I was asked for, and gave, my room number and received a tray with a large cup, a tumbler, and a plastic sachet containing a plastic knife and spoon and a serviette. There were several round tables around the cafeteria with stools in front of them. On the tables were baskets containing tea bags, butter, jam (plum, strawberry, and apricot), cheese, sugar, and bread (baguette sections as well as sliced French brioche bread). On the top was another "level" of table holding two toasters and hot plates with coffee, milk, and water on them; there were also jugs of orange juice on the table.
So, not a wide selection to choose from, but at least you got fed, and you could eat as much as you like. Not the buffet style I'm used to from hotel breakfasts, where you walk to the buffet and come back, since everything was at your table. Eh, it was OK.
Off to conference, then. I had looked at the bus timetable at the stop Étienne Marcel the day before and seen that there was a bus at 8:01. I wanted to take that one one stop to the metro station, but saw it drive past while I was still half a block away—it was about four minutes early. Oh well, I walked to the metro station since it wasn't that far off.
It took me a little while to find it, since I didn't recognise the metro entrance. I had to ask someone to make sure I was looking in the right place. The final clue was the little map on the bus stop near the metro entrance which told me I had just passed the entrance without noticing :p.
When I arrived at the CNAM, I got to stand in a queue again. This time, it was for name badges, since these included a photo of the participant and the photo equipment wasn't there the evening before. The name badges were colour-coded; speakers had orange badges with an "S", "regular" attendees had blue badges with an "A", and organisers had badges with an "O". I don't remember the colour of the organisers' badges, but their T-shirts were certainly memorable enough: they were bright pink. (I believe this is due to the last year's YAPC's auction, where the right to decide the official colour of this year's YAPC was auctioned off.)
I talked to Richard Clamp, who would be giving a presentation during the same session I would be, whether I could use his laptop, and he agreed. He also suggested I copy my slides onto his laptop in case the Internet connectivity went away, which I did.
I talked to several people, including Ann Barcomb (kudra), whom I hadn't seen since Amsterdam, two years earlier. I also met Brian "NoBull" McCawley, a respected member of the comp.lang.perl.misc newsgroup (at least, in my opinion). Funny, I had always thought he was American, but he's from Birmingham.
My morning tutorial was Nicholas Clark's When perl is not quite fast enough and in the afternoon I listened to Mark Jason Dominus's Tricks of the Wizard.

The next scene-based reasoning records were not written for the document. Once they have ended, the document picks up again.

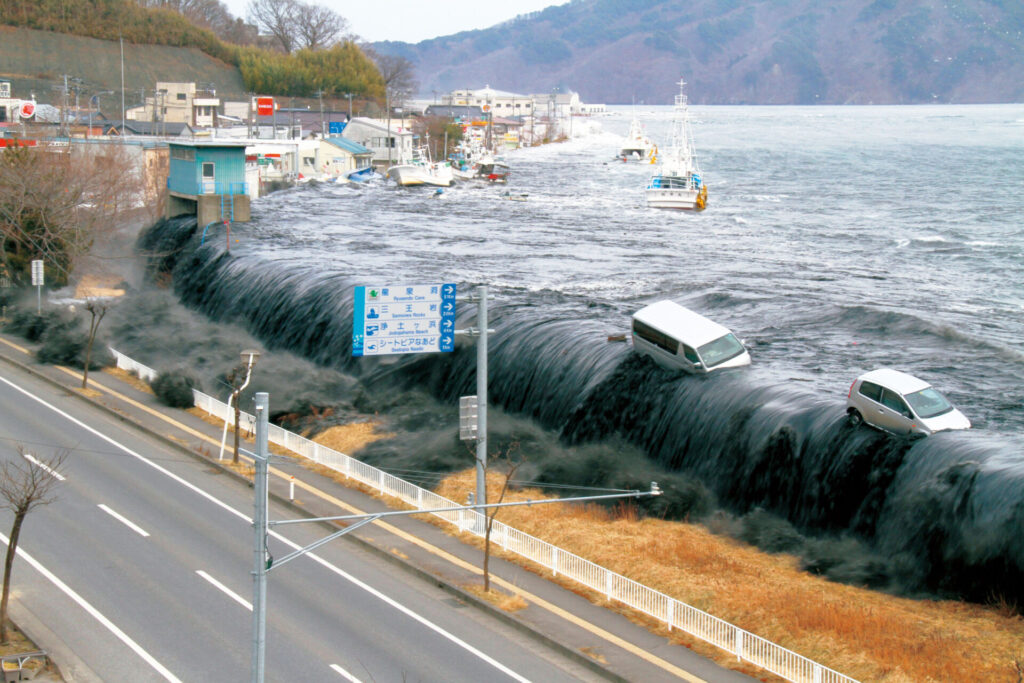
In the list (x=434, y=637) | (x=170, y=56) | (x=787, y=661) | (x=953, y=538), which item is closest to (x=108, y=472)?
(x=434, y=637)

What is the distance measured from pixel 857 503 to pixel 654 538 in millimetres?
4984

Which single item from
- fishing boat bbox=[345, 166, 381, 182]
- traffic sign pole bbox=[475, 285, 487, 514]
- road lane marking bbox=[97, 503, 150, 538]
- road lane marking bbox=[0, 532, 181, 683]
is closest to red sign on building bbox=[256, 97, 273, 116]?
fishing boat bbox=[345, 166, 381, 182]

In between was lunch break. There were no official arrangements for lunch, but quite a few people went to the tavern where they had been meeting the evening before for lunch; there was a set meal for €12 plus drinks. This included a tomato-and-cheese salad (not sure whether it was mozzarella or not) followed by a main course of lamb with vegetable rice. The lamb was well done, at least, the portion I had. I've had bad experiences with lamb in restaurants since not everybody knows how to cook it long enough, apparently.
Since we had left a bit late, we had to leave in a bit of a hurry after the main course without waiting for dessert if we wanted not to miss the beginning of the afternoon tutorials. This caused a bottleneck near the exit of the pub as everyone tried to pay at once. Including my drink (a bottle of water), my tab came to €15.60—expensive, I thought! I decided not to eat at the tavern the following days but rather to bring something along I would buy at the supermarket.
Dominus brought up an interesting thought. He said he didn't particularly think
use strict is that necessary for small projects and that deploring a book simply because its (short) code examples don't
use strict doesn't necessarily make sense.
He said beginners often don't understand what that pragma does and later ask about error messages due to it. He says that one common argument by people who tell newbies to
use strict is that "we want to encourage good programming practices right from the beginning", to which he replied "what, good programming practices such as including code in your program without having any idea of what it does?" I think that man has a point there.
In the evening, I went shopping again and bought some croissants to eat during the lunch breaks on Thursday and Friday. They came in a handy plastic box of ten: five plain croissants and five with chocolate. I also bought some dried papaya chunks for a sweet dessert.